Let me just spill some bile regarding Facebook. It’s been a long, long time since I enjoyed Facebook as a fun, useful social-networking/persona-crafting/flirtation-facilitation site. Yes, Virginia… there was a good Facebook once. Your little brother wasn’t on it, neither were drifters with occasional internet access, nursing mothers, or state school kids.
And there were no fucking cutesy apps and no goddamn lists of things about me. (Quick note: GUESS THE FRIG WHAT, there is a section under “Info” where you can write things about yourself. It is conveniently titled “About Me”.) Well, I’m sure as shit not posting this to Facebook.
25. I am watching Multiplicity right now.
24. I watched Groundhog Day yesterday.
23. I’m not gonna lie, Harold Ramis can direct the shit out of a 90’s comedy. (And The Ice Harvest is the most pleasant of surprises.)
22. I also won’t lie about what a molten bag of awful Andie MacDowell is… the truth is, she’s a molten bag of awful.
21. I have to start over—those last four things were so tangentially about me, it hurts.
20. Hmm, let’s see what my current About Me is. Oh. It’s in two parts. The first one is, “Nick Punto singled to right field. Nick Punto out at second attempting to advance on the play.” Okay, that’s basically my way of saying that I try really hard, sometimes to my detriment. Also, Nick Punto is my favorite baseball player. Whoa! Those are like, two real things about me! Let’s keep going!
19. The other half of my actual About Me is, “I can't wait to update my Facebook profile to reflect the positive changes in my life!” Okay. Explanation. That’s a line from a musical I worked on. Rob (of Peter and Rob Make Lists of Things), Tom (of My Apartment), and I wrote the script. That is a funny line, yes? Well, I think so…
18. Oh, um, I’ve been cooking a lot lately. Like tonight, I made a steak sandwich with goat cheese and grilled tomatoes.
17. JESUS THAT LAST ONE WAS BORING! This is what’s wrong with these lists—they cause you to reduce yourself to the minutiae that are most immediate to consciousness upon composition. Here’s a fuckin’ fact, nerdos—I AM NOT MINUTE.
16. I’m also not fat.
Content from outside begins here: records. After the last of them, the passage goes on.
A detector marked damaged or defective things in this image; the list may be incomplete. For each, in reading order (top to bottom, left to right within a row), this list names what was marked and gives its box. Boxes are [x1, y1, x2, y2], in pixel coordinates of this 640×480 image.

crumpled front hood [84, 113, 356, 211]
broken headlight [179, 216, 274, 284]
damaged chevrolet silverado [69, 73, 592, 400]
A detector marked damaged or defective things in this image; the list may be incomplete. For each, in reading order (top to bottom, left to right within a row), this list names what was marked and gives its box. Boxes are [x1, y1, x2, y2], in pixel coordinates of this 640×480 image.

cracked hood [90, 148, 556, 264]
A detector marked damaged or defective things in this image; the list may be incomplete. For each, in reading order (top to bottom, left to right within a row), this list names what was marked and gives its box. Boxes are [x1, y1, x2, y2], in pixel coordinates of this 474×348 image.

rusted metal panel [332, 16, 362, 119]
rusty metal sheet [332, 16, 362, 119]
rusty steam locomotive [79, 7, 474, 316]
I can’t stress that enough.
15. I have a very annoying propensity to point out That Guys in movies. As in, “Oh, that guy! That’s Jim Piddock! He’s in Best in Show!” I say this because I just did that…
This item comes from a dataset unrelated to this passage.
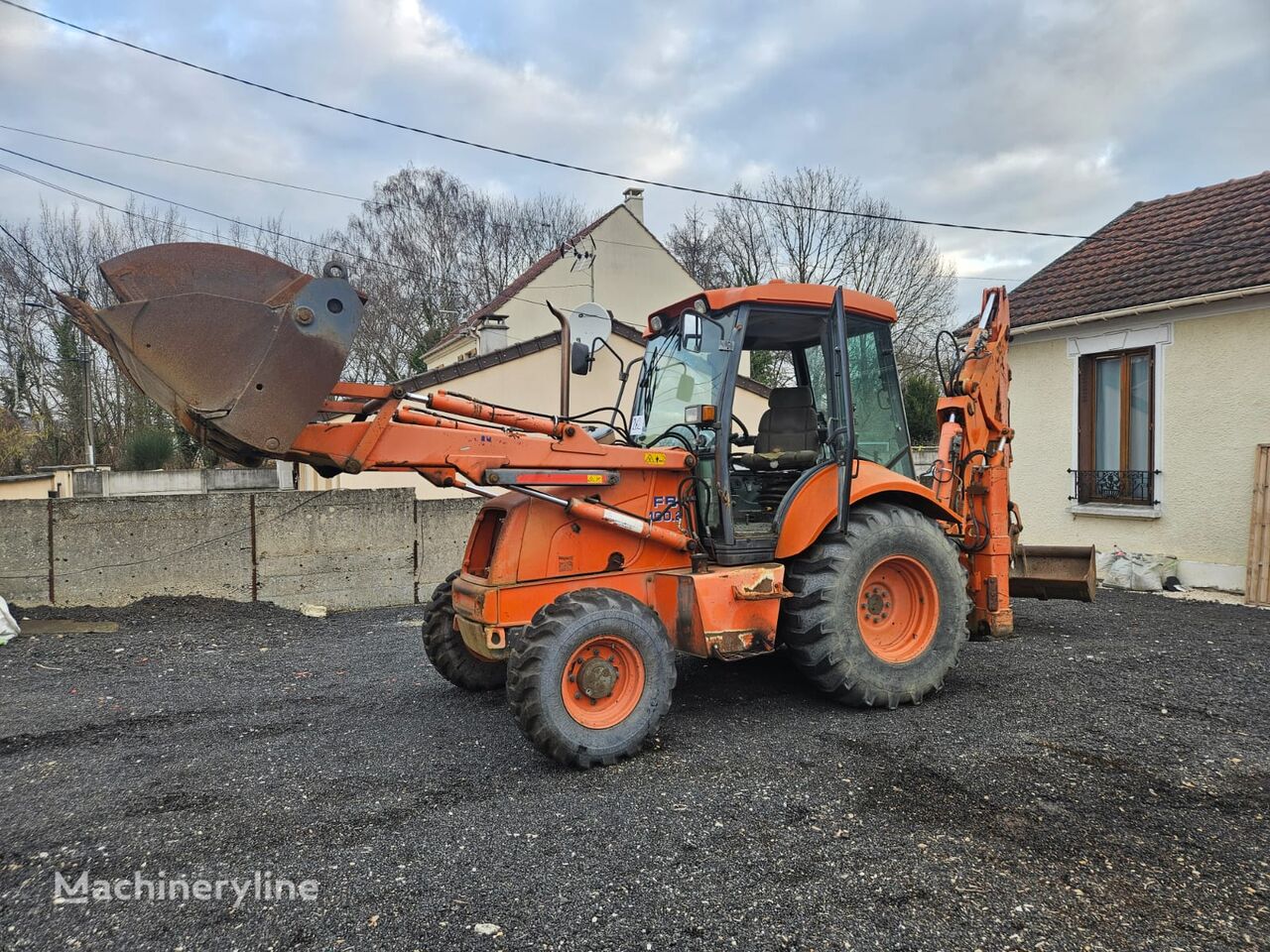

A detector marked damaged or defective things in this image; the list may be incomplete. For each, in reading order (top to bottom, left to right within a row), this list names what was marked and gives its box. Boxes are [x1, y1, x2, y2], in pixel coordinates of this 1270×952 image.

rusty bucket [62, 244, 365, 466]
rusty bucket [1008, 543, 1095, 603]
14. None of the following is news… I like hockey, The Departed, The Hold Steady, Minnesota, and most Kerouac and Fitzgerald. BUT YOU DIDN'T NEED TO READ THIS LIST TO KNOW THAT.
13. Sometimes Laksh and Caitlin call me WikiPete.
12. The moment the other night when Bruce Springsteen yelled out to America/The Galaxy, “Is there anyone alive out there!” my heart grew four sizes and my soul grew five hearts.
11. This moment was shattered when the Boss powerslid his junk into a camera by the side of the stage, thus making love to all of America/The Galaxy.
10. I really feel for Michael Keaton in this movie.
9. I think it’s because he looks like my brother.
8. I should call my brother.
7. I should call my mom and dad.
6. I called them last night… still, though.
5. I really should never have started this… this is like a plate full of chicken that I order at 3 AM. Oh, I’ll finish it. But I won’t feel good about myself. Ever again.
4. Nah… I’m still pretty cool. I was Most Valuable Tenor in Junior Year.
3. Oh God, I peaked early.
2. Laksh just made a really cute face. I should just end this list.
1. I’m better than this fucking list. Also, thanks for putting up with me/occasionally finding me funny, dear readers. PaRMLotters. Yeah. That’s what you guys are. It sounds like an otter covered in chicken parm. Hah!